At some point the house was rented out and became a hotel. It was still in the possession of Hermann Paul, Pauline’s second husband, at the onset of WWII. The house was locked up by its tenant, Arthur Alwen, and put in the care of the official States Custodian, but on 22 June 1942 its fate was sealed. It was handed over to Organisation Todt and used to billet German soldiers. Although the official documents list ‘no trace of date of demolition’, it is very likely to have been demolished in 1944 along with Victor Hugo’s ‘Haunted House’ at Pleinmont and other buildings near cliffs and coasts.
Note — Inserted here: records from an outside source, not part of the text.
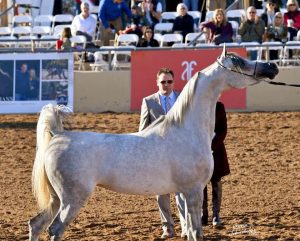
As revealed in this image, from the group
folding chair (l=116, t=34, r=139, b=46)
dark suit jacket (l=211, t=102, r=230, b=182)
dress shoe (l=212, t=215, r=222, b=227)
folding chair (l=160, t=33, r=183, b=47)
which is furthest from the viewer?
folding chair (l=160, t=33, r=183, b=47)

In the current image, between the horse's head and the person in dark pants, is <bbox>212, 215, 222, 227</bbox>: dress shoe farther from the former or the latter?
the horse's head

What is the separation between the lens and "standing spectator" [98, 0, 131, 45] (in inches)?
904

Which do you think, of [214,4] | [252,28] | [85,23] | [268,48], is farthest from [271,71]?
[214,4]

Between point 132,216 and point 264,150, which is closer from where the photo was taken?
point 132,216

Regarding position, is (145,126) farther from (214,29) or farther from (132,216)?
(214,29)

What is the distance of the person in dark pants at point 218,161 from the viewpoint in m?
11.3

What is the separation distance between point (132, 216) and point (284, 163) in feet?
12.9

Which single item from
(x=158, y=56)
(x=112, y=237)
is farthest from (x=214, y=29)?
(x=112, y=237)

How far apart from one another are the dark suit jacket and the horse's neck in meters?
1.38

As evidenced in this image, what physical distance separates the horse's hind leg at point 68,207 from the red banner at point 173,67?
32.5 ft

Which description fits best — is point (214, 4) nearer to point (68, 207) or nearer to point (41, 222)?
point (41, 222)

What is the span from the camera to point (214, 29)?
2139 centimetres

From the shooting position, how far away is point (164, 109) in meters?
10.9

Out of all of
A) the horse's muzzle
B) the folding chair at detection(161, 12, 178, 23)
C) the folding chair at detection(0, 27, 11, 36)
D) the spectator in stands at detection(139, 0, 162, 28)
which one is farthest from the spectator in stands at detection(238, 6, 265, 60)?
the horse's muzzle
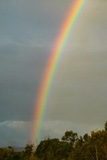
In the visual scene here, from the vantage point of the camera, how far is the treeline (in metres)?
59.8

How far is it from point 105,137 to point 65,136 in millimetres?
25988

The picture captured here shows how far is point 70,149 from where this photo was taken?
82.1 metres

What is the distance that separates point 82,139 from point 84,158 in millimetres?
19417

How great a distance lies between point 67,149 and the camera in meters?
82.1

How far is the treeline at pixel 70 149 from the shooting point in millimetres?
59750

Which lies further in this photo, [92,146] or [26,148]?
[26,148]

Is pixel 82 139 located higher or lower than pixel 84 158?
higher

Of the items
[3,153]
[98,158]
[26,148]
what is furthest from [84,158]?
[3,153]

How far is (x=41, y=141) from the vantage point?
101250 millimetres

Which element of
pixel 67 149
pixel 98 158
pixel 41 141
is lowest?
pixel 98 158

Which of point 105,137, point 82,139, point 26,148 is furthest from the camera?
point 26,148

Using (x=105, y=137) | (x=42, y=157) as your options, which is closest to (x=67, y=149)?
(x=42, y=157)

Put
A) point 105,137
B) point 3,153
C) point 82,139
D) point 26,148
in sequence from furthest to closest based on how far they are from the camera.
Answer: point 3,153 → point 26,148 → point 82,139 → point 105,137

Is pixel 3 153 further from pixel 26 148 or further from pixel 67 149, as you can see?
pixel 67 149
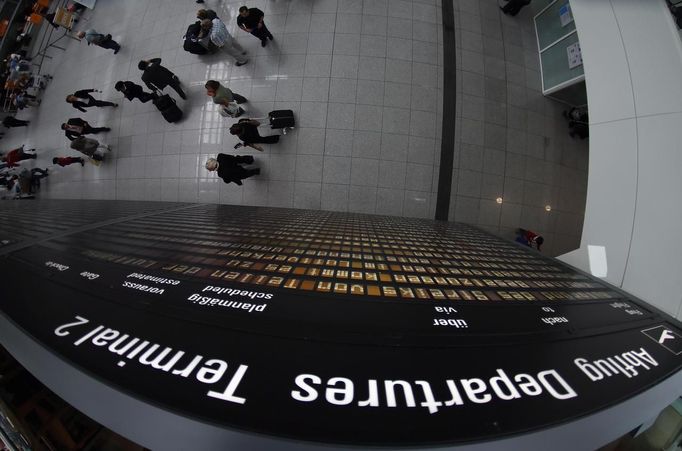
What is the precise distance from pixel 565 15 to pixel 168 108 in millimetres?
6059

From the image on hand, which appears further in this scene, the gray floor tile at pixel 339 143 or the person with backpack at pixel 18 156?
the person with backpack at pixel 18 156

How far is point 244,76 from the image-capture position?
3506mm

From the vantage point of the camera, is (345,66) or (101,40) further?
(101,40)

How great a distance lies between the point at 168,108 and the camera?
11.4 feet

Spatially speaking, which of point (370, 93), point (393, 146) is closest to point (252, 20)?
point (370, 93)

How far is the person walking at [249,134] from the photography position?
296 centimetres

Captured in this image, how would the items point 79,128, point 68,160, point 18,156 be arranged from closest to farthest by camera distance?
point 79,128, point 68,160, point 18,156

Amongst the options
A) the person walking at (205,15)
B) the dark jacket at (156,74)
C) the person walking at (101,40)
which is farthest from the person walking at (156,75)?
the person walking at (101,40)

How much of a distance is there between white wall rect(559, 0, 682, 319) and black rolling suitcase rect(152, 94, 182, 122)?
4869 mm

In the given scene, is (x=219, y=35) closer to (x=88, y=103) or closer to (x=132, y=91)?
(x=132, y=91)

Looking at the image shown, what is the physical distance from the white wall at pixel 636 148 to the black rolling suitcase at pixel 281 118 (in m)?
2.97

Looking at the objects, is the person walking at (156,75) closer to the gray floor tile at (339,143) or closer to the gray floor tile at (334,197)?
the gray floor tile at (339,143)

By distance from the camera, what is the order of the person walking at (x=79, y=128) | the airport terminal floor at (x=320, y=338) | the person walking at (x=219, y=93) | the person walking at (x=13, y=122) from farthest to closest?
1. the person walking at (x=13, y=122)
2. the person walking at (x=79, y=128)
3. the person walking at (x=219, y=93)
4. the airport terminal floor at (x=320, y=338)

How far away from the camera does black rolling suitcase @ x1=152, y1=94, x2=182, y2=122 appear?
340cm
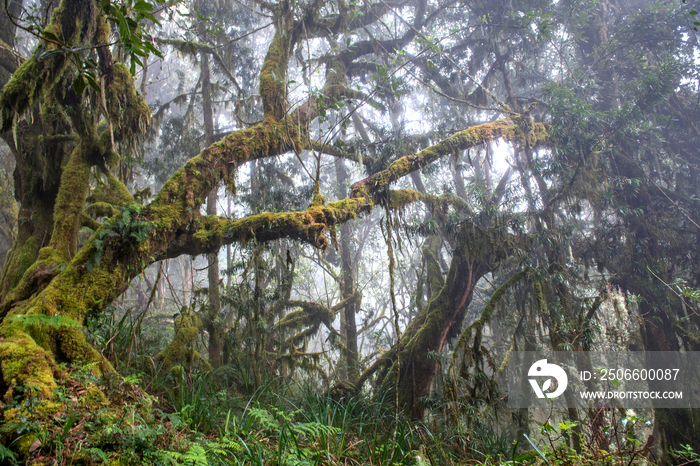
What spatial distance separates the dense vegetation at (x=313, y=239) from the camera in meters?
2.84

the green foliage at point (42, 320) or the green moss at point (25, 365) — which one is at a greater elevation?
the green foliage at point (42, 320)

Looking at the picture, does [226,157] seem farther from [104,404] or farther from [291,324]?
[291,324]

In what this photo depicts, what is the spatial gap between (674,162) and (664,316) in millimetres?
3733

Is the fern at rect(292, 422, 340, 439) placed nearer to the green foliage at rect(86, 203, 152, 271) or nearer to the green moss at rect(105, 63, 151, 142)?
the green foliage at rect(86, 203, 152, 271)

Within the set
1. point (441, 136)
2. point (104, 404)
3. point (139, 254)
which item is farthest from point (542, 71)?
point (104, 404)

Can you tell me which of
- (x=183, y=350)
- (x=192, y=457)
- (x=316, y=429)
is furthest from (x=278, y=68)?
(x=192, y=457)

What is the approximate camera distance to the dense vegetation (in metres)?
2.84

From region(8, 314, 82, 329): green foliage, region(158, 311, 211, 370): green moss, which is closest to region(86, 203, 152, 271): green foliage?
region(8, 314, 82, 329): green foliage

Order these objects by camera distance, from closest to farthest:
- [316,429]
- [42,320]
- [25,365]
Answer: [25,365]
[42,320]
[316,429]

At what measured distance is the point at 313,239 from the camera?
15.5 ft

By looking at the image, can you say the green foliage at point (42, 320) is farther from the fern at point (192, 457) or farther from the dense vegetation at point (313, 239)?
the fern at point (192, 457)

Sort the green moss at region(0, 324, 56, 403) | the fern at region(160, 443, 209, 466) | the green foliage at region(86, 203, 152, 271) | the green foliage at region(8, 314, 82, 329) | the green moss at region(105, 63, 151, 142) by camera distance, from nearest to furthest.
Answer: the fern at region(160, 443, 209, 466) < the green moss at region(0, 324, 56, 403) < the green foliage at region(8, 314, 82, 329) < the green foliage at region(86, 203, 152, 271) < the green moss at region(105, 63, 151, 142)

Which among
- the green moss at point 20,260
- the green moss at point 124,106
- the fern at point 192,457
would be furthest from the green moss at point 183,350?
the fern at point 192,457

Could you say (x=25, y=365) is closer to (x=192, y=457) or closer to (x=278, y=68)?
(x=192, y=457)
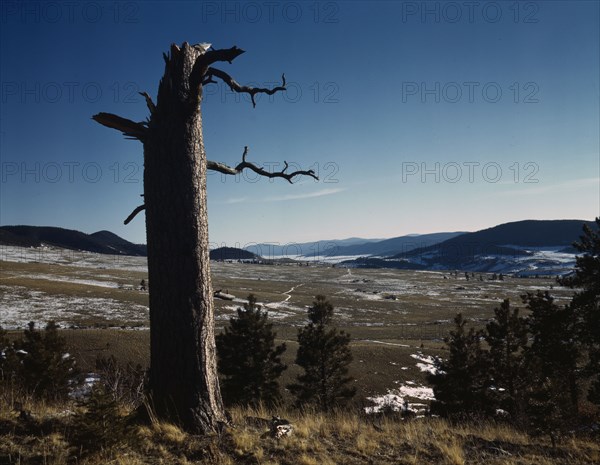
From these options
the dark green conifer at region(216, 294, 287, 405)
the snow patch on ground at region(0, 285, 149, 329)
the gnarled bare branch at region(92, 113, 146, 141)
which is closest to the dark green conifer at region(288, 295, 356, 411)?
the dark green conifer at region(216, 294, 287, 405)

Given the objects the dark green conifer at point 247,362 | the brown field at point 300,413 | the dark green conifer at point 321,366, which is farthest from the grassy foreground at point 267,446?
the dark green conifer at point 321,366

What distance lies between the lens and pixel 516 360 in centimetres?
2144

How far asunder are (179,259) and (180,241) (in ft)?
0.90

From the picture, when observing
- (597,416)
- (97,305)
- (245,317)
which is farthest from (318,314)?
(97,305)

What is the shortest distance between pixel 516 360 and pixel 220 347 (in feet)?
59.0

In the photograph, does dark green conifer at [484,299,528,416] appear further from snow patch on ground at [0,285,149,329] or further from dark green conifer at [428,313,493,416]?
snow patch on ground at [0,285,149,329]

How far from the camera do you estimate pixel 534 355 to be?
779 inches

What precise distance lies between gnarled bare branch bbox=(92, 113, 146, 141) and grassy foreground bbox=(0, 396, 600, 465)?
13.3ft

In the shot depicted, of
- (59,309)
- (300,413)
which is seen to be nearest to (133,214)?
(300,413)

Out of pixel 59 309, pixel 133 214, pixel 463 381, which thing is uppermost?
pixel 133 214

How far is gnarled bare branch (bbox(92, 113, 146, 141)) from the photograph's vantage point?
18.7 ft

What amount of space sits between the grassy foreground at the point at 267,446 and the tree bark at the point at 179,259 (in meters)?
0.50

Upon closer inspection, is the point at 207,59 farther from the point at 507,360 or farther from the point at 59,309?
the point at 59,309

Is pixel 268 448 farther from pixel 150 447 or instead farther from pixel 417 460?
pixel 417 460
It was claimed that the German soldiers were frightened of the ghost and did not want to stay there, but these iconic buildings were probably destroyed partly out of retaliation for an Allied attack that took place in 1944, and partly to remove any remaining landmarks that could help the enemy. The OT carted away the magnificent and prized blue granite and used it for their own building projects, including, apparently, the German cemetery at Le Baugy off the Jerbourg Road.
In all 300 buildings were demolished during the War. In 1947 Madame Paul’s husband claimed reparations for his loss. In fact, he wanted to rebuild the house, but in May 1951 his request was refused by the Natural Beauties Committee. In 1939 the house had been worth £1500. Mr Alwen also wanted to claim £448.19.4 for his furniture and business equipment. He stated: ‘As La Marcherie is now non-existent the compensation if any would assist me to reopen ‘Les Maréchaux’ Guest House in the Grange.’
Hermann Paul was allowed to build a bungalow in La Marette Lane in St Martin instead.
See also Aline Dorian, d'illustres ancêtres for the early links between the Dorian family and Victor Hugo.
¹ Quotations from Josiane Naumont, 'Enquete sur une visite de Zola à Unieux pour la preparation de Travail,' Les Cahiers naturalistes 48, 1974, pp. 182-204.
² Later of Emile Zola in particular.
³ Naumont, op. cit. Léon Daudet would later fall out with Aline; he christened her salon 'Picquart's Fortress' (Picquart was the whistleblower involved in the Dreyfus Affair, who was forced to resign from the military and was himself falsely accused and charged with forgery; the exoneration of Dreyfus also exonerated him, and he was restored to his full military rank).